Depois de seis meses de concentração, dois anos de expectativas,
quatro quilos a mais e alguns pesadelos, Frank, subchef do restaurante Roanne, em São Paulo, entra
em campo com o sonho de ganhar
essa espécie de "Copa do Mundo
de juniores da gastronomia".
O brasileiro de 27 anos vai enfrentar outras 21 jovens revelações
mundiais, com idade mínima de
23 anos. E, revanche máxima, tentar tirar a taça dos franceses, os donos da bola. "Estão com a Copa do
Mundo na cabeça, são favoritos,
mas podem cair do cavalo."
Se ganhar, mais importante que
os 13 mil euros do prêmio (cerca de
R$ 23,5 mil) é a consagração de entrar para o seleto time de chefs premiados internacionais.
Ressentimentos futebolísticos à
parte, as chances de Frank são pequenas. "Vamos levar entre os
americanos (EUA, Canadá, Argentina, México) e brigar pau a pau
com os africanos", diz o chef, confiante. "Ele tem tudo para chegar
em quinto lugar", torce o chef Emmanuel Bassoleil, seu patrão no
Roanne, membro da Abaga (Associação Brasileira de Alta Gastronomia), que apóia o chef, e da comissão técnica responsável pelo treinamento de Frank.

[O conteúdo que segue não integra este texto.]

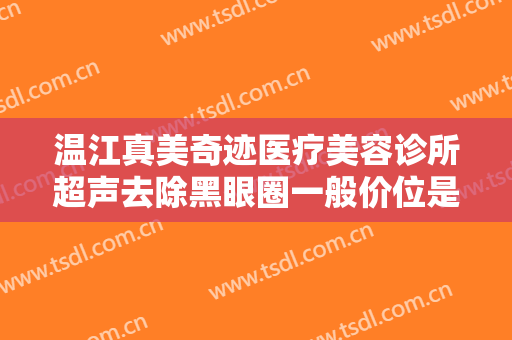 温江真美奇迹医疗美容诊所超声去除黑眼圈一般价位是多少钱?多长时间恢复?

O concurso, criado pelo mestre
da gastronomia francesa Paul Bocuse em 1987, já consumiu em seis
meses cerca de R$ 500 mil da Nestlé Food Services, que patrocina
Frank. Acontece a cada dois anos e
conta com representantes de 22
países -entre eles, pesos-pesados
como Dinamarca, Noruega, Bélgica e Japão. O seleto time de vencedores se resume a França (quatro
vezes), Luxemburgo e Suécia.
As receitas de Frank vão ser julgadas nos quesitos paladar, apresentação e originalidade. Ele prepara uma merluza negra e um
pombo, "temas" definidos pelo
torneio. Cada prato é acompanhado por três guarnições e um molho, escolhas de Frank.
Depois de vencer dois outros
concursos que o levaram ao Bocuse d'Or (o regional Jovens Talentos, em 97, e o nacional Nestlé Toque d'Or, em 98), Frank embarca
amanhã disposto a impressionar
os jurados com ingredientes da
terra. "A idéia é fazer melhor o que
eles não sabem fazer. Tutu-de-feijão, por exemplo."

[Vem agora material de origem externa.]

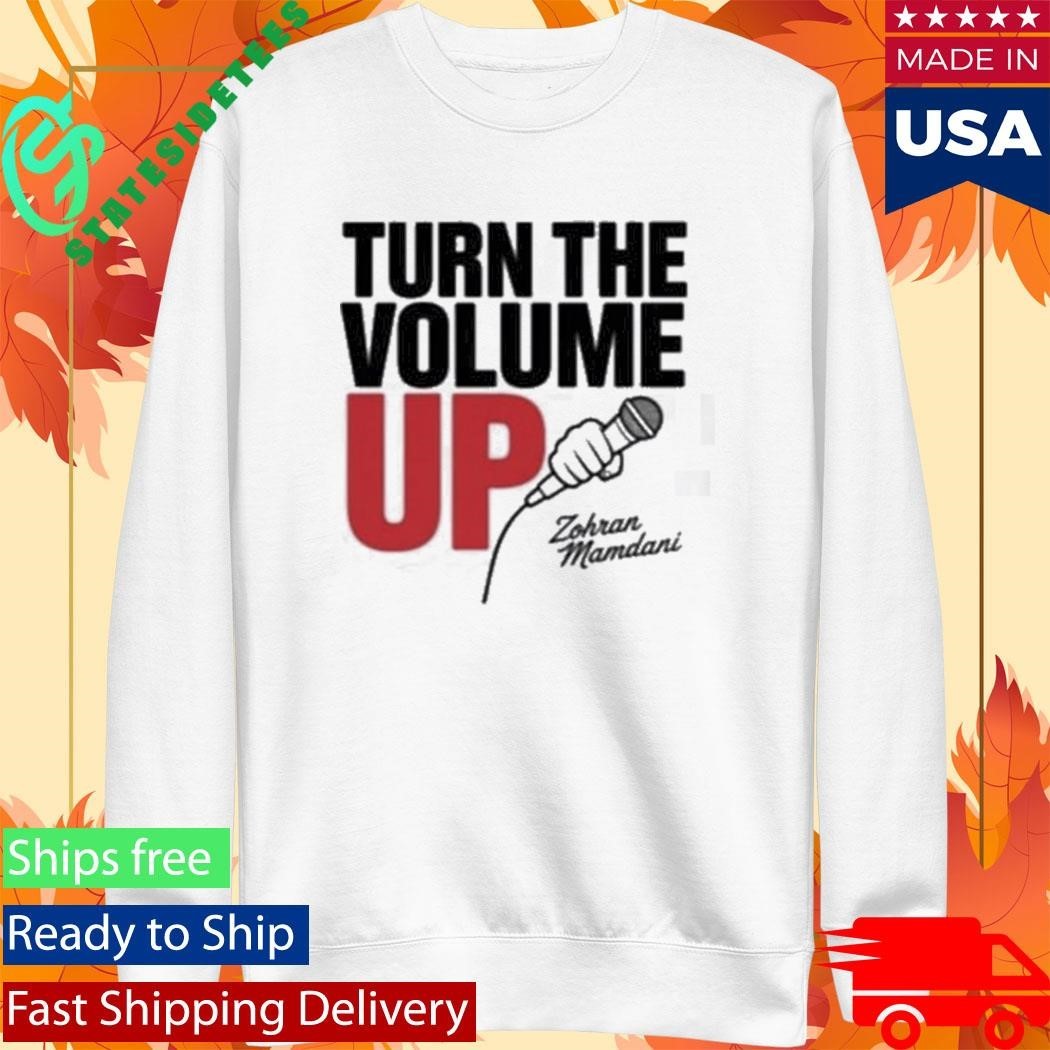 Zohran Mamdani Tells Trump Turn the Volume Up Shirt Unisex , , , Long Sleeve Tee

E, com uma mise-en-scène tipicamente brasileira, sorridente e
bem-humorado, o jovem chef vai
exibir palmitos selvagens gigantes
do litoral norte de São Paulo e polpa de cajus baianos que deixa à
mostra para perfumar o ambiente.
Frank vai executar, com seu assistente André Luís Pereira, 21, as
duas receitas em cinco horas e
meia -nem um minuto a mais,
sob pena de perder um ponto a cada 60 segundos. Ao final, as criações devem desfilar impecáveis em
duas enormes bandejas de prata
(1,20 m por 80 cm). Depois de fotografadas, elas serão degustadas pelos 22 juízes -11 deles provam o
peixe e os outros 11, o pombo.
"É a diferença entre o cozinheiro
e o pintor. A nossa arte desaparece
em cinco minutos, e a deles permanece por séculos", brinca Frank.
Leia os principais trechos da entrevista que o chef concedeu à Folha no restaurante Roanne.

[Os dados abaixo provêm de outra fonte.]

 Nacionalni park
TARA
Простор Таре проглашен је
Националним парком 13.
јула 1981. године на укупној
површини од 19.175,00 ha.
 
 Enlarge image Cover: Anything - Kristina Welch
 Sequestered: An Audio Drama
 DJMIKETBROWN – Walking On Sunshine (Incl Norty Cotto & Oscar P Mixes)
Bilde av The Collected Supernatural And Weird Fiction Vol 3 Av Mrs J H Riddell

PESADELOS - "Nas noites anteriores aos treinos, acordo de hora
em hora. Tenho pesadelos em que
esqueço minhas facas. Então decidi amarrá-las no porta-malas do
carro. E rezo para não roubarem
meu carro com elas dentro."
MACETES - "Nada de massas folhadas, que perdem o crocante
quando esfriam, nem suflês, que
murcham. Optamos pelo tutu de
feijão, que segura o calor por tempo suficiente até ser degustado."
CRONÔMETRO - O primeiro prato a ser servido, o peixe, está programado para sair com quatro horas e 58 minutos. Dez minutos para
passar pelos jurados, ser fotografado, colocado em pratos e degustado. "O tempo certo para atingir a
temperatura ideal e ser provado."
DO JARDIM - "Na competição,
valoriza-se o uso de produtos nacionais. Surgiu a abóbora cozida
na cal, coisa de interior, o caju, o
tutu, bem simples e bem brasileiro,
nosso capim-santo, mais perfumado, que a gente pega no jardim de
um velhinho."
JEITINHO BRASILEIRO - As receitas são coloridas, e Frank promete distribuir sorrisos a cada pergunta dos jurados. "A vantagem de
ser brasileiro é o bom humor e o jogo de cintura. Chego na mesa de
preparo com um palmito imenso.
Passo a faca de ponta a ponta,
abro-o no meio como se estivesse
construindo uma canoa."
FEELING - "Acho que vou conseguir uma posição melhor que a de
meu antecessor (o chef Naim, décimo lugar em 97, a melhor classificação brasileira). Competir, para
mim, é ganhar. Mas talvez ganhe
uma das menções honrosas, como
o melhor prato de pombo, o melhor prato de peixe ou a melhor organização."